◆ TASK ◆
Extract the records below from the line containing "Within the image" through the line containing "3.01 meters", reproducing those lines verbatim.

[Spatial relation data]
§

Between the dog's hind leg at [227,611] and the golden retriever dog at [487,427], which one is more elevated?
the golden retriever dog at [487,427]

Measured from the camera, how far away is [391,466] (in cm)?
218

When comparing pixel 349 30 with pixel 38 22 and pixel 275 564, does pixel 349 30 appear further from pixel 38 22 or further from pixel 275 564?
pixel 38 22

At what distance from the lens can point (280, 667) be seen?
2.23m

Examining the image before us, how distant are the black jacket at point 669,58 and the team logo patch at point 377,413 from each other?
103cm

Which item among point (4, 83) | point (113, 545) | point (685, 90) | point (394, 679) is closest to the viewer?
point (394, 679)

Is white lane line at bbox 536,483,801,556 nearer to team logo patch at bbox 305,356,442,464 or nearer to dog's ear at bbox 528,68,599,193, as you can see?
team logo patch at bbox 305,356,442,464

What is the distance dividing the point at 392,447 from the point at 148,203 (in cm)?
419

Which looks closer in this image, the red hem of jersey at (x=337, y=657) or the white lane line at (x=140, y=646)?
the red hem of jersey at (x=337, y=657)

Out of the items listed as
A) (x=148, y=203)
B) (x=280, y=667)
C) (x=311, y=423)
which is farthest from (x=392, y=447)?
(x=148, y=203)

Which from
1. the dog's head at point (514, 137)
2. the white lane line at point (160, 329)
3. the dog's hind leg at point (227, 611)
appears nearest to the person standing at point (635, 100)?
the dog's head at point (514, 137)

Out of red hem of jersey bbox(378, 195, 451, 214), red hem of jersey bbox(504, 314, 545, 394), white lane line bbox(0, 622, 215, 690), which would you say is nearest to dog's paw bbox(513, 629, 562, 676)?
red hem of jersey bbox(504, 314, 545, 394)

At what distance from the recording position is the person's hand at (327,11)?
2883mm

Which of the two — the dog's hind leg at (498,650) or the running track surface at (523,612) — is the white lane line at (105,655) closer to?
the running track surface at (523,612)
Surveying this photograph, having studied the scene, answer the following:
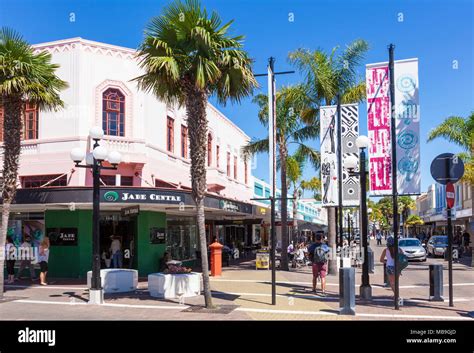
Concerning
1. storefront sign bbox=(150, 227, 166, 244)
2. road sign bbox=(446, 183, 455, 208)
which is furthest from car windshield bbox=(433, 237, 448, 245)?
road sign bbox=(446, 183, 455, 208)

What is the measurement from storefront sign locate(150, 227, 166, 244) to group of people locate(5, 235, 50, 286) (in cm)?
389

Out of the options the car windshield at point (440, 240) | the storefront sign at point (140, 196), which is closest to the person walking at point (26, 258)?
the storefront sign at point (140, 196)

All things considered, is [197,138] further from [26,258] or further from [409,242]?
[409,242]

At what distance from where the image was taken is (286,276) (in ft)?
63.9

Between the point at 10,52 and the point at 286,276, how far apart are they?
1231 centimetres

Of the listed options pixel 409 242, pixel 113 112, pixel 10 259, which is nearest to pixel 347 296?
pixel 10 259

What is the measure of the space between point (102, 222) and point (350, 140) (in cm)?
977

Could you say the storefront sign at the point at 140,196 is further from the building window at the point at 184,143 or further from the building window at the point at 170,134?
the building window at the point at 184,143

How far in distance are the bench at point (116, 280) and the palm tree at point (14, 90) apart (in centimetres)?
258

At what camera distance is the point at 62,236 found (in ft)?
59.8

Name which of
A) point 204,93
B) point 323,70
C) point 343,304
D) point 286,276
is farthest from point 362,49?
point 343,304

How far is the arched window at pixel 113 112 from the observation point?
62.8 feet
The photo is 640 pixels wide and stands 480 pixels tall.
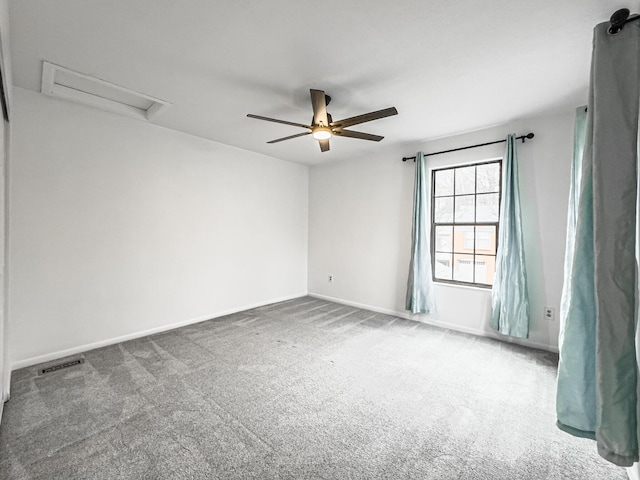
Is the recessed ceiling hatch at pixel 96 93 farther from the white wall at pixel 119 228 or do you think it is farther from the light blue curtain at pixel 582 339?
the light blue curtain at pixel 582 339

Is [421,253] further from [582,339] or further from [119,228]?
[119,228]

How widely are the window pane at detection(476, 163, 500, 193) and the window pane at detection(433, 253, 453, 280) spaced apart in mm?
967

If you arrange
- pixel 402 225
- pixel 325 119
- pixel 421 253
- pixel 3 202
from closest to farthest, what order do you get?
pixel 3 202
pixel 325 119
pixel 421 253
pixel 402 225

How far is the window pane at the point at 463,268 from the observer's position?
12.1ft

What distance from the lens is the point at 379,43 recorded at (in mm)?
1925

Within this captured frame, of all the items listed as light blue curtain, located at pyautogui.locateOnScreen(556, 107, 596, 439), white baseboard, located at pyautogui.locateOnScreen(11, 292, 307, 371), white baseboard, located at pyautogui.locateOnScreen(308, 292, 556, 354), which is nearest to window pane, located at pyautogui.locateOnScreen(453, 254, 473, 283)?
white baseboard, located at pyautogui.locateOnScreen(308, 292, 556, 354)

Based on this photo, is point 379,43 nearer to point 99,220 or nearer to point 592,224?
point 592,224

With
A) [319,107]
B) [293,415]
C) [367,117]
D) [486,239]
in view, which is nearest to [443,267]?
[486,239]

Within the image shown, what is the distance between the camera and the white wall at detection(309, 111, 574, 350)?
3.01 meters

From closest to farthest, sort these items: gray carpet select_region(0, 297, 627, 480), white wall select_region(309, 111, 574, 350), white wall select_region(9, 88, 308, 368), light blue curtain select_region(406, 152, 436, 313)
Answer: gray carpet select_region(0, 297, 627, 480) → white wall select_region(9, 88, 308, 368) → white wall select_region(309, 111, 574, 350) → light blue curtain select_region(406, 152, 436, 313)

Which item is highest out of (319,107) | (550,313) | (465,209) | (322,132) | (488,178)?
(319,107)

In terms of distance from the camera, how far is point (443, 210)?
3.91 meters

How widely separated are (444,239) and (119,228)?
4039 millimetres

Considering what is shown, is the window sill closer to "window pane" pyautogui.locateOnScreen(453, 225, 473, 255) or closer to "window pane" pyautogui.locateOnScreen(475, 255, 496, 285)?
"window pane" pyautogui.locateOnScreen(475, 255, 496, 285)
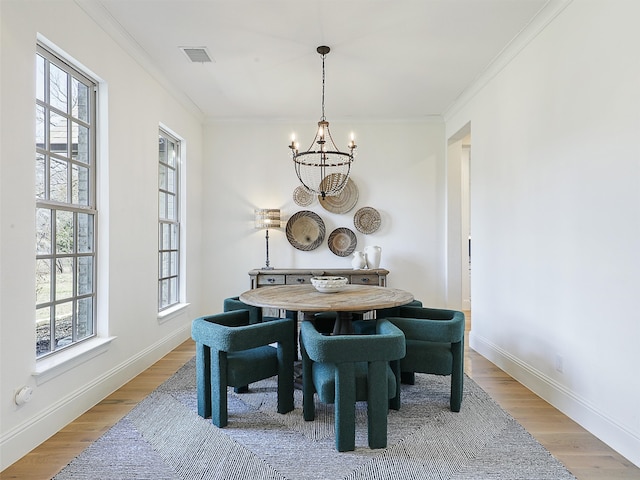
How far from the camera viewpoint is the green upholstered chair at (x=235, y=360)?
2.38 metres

§

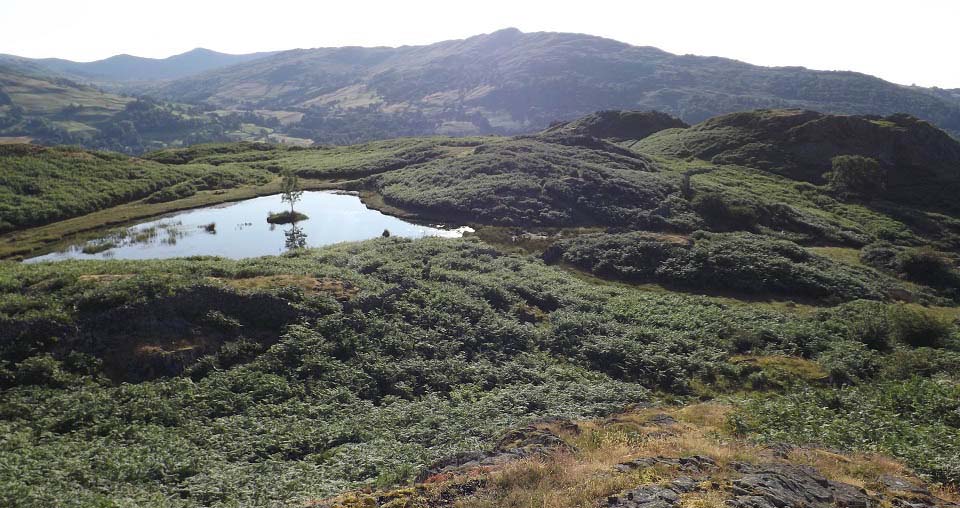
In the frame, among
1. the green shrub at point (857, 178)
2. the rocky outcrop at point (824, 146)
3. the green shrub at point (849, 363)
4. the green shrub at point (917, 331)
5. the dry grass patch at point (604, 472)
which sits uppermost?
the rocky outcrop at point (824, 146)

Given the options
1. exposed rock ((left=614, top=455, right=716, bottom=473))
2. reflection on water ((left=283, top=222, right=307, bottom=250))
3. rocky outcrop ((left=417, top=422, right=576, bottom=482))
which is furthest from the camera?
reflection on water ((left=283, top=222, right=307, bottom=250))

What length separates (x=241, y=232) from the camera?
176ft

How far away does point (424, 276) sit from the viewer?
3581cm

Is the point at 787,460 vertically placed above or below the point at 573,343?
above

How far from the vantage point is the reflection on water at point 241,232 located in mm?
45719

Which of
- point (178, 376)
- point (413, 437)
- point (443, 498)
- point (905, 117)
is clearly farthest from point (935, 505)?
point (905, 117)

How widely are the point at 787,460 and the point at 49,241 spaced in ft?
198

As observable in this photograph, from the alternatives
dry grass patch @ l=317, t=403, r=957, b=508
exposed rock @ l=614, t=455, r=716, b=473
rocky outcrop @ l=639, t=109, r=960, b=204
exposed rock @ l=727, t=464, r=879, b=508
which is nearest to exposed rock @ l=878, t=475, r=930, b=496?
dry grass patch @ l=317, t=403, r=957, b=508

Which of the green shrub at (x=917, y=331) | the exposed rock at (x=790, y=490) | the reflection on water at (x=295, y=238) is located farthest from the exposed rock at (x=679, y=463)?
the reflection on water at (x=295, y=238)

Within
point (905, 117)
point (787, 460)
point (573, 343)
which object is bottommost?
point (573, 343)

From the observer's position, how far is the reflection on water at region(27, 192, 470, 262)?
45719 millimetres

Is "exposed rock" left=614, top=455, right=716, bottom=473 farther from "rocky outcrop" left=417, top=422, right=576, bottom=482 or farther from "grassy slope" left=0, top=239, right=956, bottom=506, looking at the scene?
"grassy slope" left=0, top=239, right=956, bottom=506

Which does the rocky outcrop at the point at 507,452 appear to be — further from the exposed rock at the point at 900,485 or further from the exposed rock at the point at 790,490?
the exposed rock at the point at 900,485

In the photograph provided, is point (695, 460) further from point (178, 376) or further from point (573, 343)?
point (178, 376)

§

◆ SOLUTION TO THE EXERCISE ◆
Within the image shown, what is the distance between the camera and the white wall at detection(309, 111, 574, 350)?
3.01 meters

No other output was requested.